Corinne Eckenstein. - © F. Kreis
Corinne Eckenstein. – © F. Kreis

Corinne Eckenstein: Mich haben diese Fragen immer schon beschäftigt: Wie geht man mit gesellschaftlichen Zuschreibungen um? Sich dem gesellschaftlichen Anpassungsdruck zu verwehren, sich nicht einordnen zu lassen, stand seit jeher im Zentrum meiner künstlerischen Arbeit. In den 1990er Jahren waren Lilly Axster und ich mit “TheaterFOXFIRE” das erste queer-feministische Kollektiv Wiens. Diese Themen waren irgendwie immer schon da, aber vielleicht noch nicht so im Alltag angekommen wie heute, sondern damals eher in der Popwelt verankert, denken Sie nur an Madonna, Michael Jackson, David Bowie oder um noch weiter zurückzugehen – an die 1920er Jahre. Es hat sich im Lauf der Zeit eigentlich gar nicht so viel geändert – und im Grunde ist es auch ganz einfach: Jede und jeder kann so sein, wie er und sie es will.
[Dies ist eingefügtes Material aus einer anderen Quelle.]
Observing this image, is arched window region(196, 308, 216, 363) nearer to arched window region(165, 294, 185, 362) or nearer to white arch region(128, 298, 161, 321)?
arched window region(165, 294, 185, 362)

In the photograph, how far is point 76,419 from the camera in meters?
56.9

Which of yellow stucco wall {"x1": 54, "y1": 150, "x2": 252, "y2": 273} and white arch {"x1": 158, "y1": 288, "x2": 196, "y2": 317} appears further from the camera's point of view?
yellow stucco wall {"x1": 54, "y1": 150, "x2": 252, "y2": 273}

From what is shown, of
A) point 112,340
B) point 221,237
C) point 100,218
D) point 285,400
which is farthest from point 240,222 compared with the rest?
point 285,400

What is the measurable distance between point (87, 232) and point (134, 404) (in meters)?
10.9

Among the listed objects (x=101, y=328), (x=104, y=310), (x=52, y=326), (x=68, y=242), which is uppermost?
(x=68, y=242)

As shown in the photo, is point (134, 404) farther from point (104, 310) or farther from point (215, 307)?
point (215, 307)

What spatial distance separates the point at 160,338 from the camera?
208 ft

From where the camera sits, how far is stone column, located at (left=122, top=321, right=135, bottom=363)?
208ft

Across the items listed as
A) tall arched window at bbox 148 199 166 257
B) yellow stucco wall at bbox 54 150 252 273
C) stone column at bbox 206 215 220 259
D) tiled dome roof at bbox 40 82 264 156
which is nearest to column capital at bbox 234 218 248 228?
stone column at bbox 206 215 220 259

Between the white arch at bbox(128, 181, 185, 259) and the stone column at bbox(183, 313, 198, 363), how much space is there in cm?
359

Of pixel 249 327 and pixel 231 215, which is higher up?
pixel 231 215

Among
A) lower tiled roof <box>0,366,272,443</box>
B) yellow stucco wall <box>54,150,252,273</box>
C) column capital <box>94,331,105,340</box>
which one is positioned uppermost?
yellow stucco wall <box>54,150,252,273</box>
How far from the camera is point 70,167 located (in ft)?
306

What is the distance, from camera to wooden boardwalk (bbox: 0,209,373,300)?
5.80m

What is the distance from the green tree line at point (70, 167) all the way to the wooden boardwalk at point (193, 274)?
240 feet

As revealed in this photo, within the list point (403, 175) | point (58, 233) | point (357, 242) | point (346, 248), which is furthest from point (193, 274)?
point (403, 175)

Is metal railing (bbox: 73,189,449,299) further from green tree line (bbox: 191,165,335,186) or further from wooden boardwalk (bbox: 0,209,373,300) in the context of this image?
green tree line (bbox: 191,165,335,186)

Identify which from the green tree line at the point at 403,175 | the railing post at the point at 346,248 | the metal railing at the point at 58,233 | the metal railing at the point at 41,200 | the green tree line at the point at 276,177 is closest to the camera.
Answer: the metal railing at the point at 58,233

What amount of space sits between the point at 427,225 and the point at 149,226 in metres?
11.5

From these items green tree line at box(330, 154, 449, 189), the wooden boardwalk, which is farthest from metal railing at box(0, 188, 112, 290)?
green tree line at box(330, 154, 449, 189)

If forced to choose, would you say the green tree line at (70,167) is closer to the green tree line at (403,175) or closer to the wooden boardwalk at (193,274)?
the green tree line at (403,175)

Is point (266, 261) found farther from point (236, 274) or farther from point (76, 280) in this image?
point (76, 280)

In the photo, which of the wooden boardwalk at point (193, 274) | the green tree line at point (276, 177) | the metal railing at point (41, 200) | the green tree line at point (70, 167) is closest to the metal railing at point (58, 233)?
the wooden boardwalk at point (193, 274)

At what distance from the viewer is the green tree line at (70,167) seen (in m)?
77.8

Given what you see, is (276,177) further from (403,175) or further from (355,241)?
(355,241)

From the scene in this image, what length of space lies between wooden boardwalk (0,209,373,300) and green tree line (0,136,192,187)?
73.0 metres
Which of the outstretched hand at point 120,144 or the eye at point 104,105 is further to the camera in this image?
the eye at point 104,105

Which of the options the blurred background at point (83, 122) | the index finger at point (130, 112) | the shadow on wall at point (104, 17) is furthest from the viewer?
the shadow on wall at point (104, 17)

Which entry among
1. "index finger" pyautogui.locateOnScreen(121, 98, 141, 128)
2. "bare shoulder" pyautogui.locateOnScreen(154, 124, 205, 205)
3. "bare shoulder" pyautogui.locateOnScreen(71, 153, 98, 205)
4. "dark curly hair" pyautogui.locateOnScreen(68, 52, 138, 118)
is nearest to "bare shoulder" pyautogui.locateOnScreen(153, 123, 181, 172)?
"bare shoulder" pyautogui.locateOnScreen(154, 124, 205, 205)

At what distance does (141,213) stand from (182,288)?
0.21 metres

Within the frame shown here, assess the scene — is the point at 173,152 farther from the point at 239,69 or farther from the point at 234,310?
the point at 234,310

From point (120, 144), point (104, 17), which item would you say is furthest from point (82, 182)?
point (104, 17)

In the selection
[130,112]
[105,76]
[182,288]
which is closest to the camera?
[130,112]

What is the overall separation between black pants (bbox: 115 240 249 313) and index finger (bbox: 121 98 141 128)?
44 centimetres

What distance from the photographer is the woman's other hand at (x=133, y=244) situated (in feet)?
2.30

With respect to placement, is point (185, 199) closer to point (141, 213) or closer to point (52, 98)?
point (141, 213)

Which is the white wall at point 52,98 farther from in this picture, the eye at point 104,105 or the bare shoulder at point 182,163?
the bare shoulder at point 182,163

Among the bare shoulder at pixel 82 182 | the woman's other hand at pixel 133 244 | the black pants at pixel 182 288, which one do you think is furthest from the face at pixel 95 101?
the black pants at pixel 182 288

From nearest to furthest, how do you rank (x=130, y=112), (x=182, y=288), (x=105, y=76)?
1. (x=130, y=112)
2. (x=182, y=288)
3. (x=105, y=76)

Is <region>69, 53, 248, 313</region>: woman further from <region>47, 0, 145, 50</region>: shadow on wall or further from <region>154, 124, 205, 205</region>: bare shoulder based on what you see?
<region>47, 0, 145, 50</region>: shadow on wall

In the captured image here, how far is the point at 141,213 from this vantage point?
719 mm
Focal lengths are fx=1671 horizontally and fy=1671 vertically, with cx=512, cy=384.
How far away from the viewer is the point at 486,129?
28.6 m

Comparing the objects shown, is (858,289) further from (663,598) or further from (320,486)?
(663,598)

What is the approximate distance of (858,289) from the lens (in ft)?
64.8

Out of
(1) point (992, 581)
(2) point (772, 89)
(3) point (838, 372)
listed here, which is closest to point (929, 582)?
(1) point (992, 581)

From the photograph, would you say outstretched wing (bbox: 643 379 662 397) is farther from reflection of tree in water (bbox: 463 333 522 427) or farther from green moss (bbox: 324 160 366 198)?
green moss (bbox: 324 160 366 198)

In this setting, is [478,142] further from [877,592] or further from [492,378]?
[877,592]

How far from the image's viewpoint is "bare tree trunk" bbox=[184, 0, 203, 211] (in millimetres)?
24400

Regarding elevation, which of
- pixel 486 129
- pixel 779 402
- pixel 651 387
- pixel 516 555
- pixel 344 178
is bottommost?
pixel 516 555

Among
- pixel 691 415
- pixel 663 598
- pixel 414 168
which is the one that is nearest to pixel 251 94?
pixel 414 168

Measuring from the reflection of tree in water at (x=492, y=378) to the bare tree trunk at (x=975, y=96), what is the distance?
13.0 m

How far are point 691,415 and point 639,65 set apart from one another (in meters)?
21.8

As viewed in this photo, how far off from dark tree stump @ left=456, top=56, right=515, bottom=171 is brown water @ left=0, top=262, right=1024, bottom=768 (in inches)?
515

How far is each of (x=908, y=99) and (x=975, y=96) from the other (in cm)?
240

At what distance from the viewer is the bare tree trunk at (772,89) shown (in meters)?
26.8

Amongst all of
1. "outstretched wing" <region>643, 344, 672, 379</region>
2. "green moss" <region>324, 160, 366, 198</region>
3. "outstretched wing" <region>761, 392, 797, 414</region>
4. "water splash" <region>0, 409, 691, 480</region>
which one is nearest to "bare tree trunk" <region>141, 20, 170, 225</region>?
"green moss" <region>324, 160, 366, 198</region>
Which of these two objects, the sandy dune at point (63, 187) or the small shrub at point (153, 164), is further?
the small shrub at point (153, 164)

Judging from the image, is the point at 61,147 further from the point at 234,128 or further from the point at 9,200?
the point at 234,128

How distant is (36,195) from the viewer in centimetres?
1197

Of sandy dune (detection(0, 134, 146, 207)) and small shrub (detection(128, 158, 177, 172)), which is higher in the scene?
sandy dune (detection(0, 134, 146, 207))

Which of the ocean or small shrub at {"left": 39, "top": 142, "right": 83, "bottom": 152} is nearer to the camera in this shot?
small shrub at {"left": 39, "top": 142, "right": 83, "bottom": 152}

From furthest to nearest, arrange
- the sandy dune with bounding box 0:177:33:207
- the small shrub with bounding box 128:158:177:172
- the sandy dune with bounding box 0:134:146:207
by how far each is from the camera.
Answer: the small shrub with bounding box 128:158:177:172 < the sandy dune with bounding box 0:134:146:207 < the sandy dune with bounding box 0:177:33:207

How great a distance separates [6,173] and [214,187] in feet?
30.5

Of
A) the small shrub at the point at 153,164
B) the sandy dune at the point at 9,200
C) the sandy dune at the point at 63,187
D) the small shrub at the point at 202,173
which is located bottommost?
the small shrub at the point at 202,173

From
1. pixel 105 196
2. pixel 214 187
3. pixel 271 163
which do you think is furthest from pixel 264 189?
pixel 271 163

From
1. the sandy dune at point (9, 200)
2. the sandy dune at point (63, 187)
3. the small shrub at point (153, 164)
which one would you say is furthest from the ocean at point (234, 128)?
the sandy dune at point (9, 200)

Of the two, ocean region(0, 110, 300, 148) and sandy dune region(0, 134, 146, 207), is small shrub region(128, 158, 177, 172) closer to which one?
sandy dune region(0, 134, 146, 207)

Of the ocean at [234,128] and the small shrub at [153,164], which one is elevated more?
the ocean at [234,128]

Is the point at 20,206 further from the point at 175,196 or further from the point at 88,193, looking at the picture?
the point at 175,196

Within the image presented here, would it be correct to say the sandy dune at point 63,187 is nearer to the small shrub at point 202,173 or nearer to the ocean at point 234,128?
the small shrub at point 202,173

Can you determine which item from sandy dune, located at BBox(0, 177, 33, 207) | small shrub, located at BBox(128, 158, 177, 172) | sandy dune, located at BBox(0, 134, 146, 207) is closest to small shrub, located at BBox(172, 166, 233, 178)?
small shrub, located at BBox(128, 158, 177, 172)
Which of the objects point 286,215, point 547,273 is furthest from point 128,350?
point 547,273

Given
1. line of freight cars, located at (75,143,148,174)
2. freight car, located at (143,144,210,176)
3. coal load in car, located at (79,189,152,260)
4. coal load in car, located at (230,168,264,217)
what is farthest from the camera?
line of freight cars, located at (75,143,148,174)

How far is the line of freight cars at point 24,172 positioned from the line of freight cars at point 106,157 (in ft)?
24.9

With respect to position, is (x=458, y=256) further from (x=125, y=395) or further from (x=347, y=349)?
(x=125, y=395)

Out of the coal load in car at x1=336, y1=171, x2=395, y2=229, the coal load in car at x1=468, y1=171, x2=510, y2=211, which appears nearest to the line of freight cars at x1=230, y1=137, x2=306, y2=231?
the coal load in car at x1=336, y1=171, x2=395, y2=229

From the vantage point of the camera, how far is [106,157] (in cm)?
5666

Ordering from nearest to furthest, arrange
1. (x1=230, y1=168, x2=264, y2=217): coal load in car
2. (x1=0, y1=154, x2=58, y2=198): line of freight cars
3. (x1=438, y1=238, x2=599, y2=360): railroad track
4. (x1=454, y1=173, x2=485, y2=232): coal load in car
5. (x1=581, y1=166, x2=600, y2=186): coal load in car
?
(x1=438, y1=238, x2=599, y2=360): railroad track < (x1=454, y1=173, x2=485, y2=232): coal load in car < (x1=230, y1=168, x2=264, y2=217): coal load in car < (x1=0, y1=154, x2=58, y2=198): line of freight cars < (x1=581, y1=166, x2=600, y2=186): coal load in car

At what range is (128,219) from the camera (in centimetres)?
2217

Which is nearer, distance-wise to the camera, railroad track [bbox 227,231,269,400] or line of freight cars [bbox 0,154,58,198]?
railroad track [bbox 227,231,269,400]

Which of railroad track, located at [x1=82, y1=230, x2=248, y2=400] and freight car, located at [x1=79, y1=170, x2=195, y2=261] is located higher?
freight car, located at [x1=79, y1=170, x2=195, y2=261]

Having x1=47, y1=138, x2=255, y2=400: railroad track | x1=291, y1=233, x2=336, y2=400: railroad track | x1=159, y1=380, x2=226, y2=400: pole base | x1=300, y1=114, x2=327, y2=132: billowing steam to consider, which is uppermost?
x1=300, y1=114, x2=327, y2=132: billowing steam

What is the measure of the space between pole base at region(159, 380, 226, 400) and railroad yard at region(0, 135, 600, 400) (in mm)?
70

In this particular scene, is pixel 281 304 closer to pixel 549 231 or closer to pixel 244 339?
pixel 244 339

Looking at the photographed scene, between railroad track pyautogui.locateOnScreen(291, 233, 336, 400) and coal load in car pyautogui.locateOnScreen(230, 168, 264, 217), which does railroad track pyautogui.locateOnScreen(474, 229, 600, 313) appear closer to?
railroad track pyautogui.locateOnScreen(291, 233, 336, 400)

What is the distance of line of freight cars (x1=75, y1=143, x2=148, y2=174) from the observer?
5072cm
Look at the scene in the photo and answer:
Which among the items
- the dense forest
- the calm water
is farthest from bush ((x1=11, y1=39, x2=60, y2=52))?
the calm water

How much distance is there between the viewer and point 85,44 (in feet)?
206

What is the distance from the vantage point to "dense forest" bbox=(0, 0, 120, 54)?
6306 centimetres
Vielen geht so eine tolerante Einstellung ab, gerade Transsexualität wird derzeit kontrovers diskutiert.

Das ist doch ein klassischer Generationenkonflikt: Die Erwachsenen arbeiten sich an dem Thema ab, den Jugendlichen ist es egal, sie machen das, was sie schon immer gemacht haben: Sie leben und feiern. Darum geht es doch: Um ein selbstbestimmtes Leben, in dem verschiedene Lebensentwürfe gleichberechtigt nebeneinander stehen dürfen. Es hängt jedoch sehr vom kulturellen Umfeld ab, in manchen Communitys ist Queerness immer noch höchst problematisch.

Welche Antworten findet der Dschungel Wien auf diese Fragen?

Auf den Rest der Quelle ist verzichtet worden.